TASK TO COMPLETE: Word for word, copy the entire listing below, but do not carry over any pictures.

ENTRIES PROVIDED:
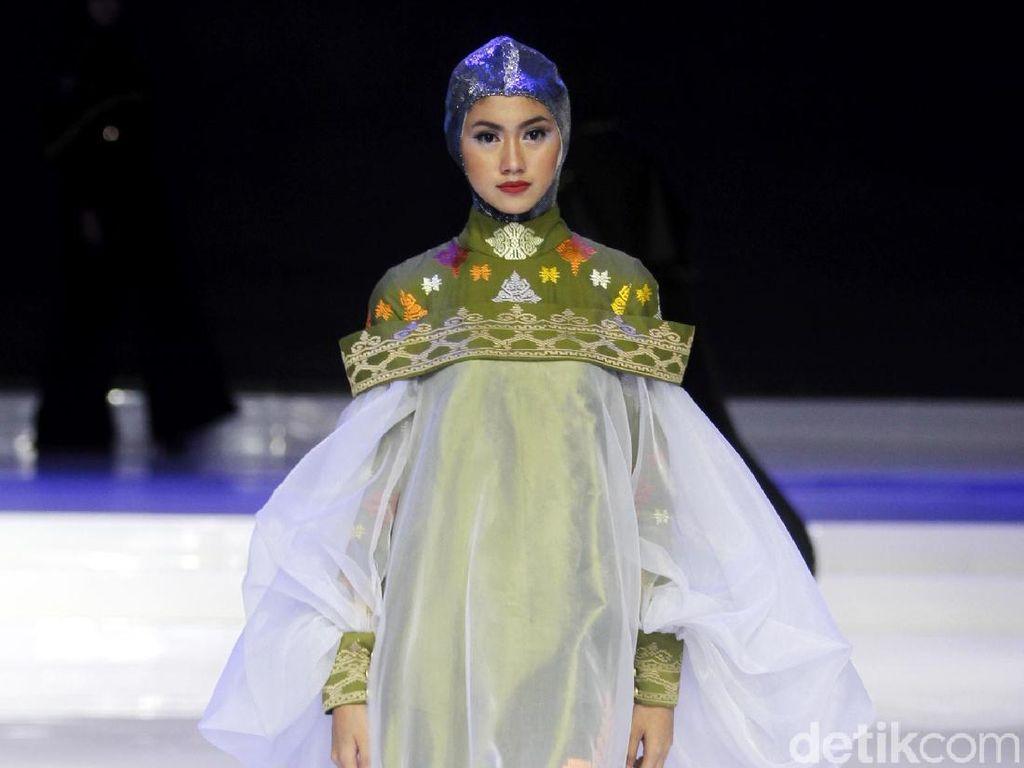 Foto: Koleksi Busana Muslim Norma Hauri yang Mengangkat Tenun Bali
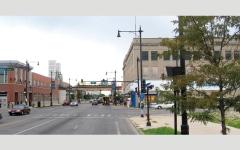 الصورة: فجوة طبقية كبيرة بين ضاحيتين متجاورتين في مدينة شيكاغو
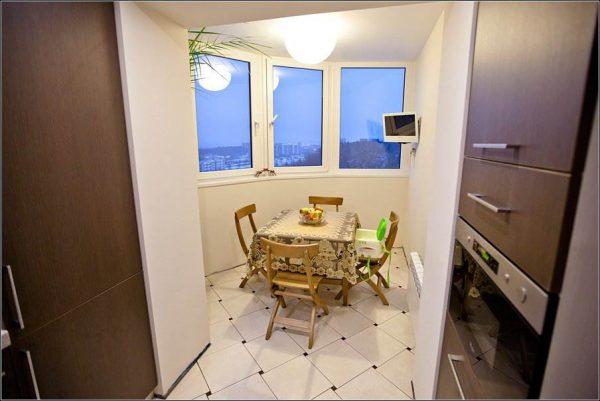 обеденный стол на балконе или лоджии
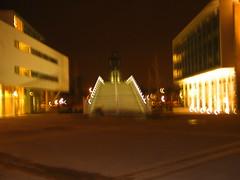 Plein '92 . . . (willem_huwae) Tags: canon maastricht nacht plein 92 gebouw symmetrie verlichting vesteda hoeg img0135 willemhuwae brugk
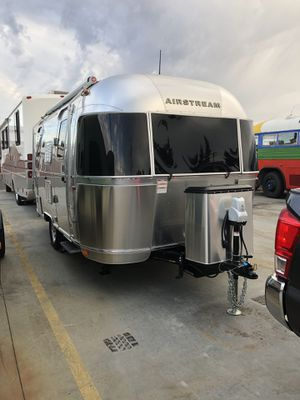 2018 airstream travel trailer 19ft bambi for Sale in Gresham, OR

FINISHED EXERCISE:
 Foto: Koleksi Busana Muslim Norma Hauri yang Mengangkat Tenun Bali
 الصورة: فجوة طبقية كبيرة بين ضاحيتين متجاورتين في مدينة شيكاغو
 обеденный стол на балконе или лоджии
 Plein '92 . . . (willem_huwae) Tags: canon maastricht nacht plein 92 gebouw symmetrie verlichting vesteda hoeg img0135 willemhuwae brugk
 2018 airstream travel trailer 19ft bambi for Sale in Gresham, OR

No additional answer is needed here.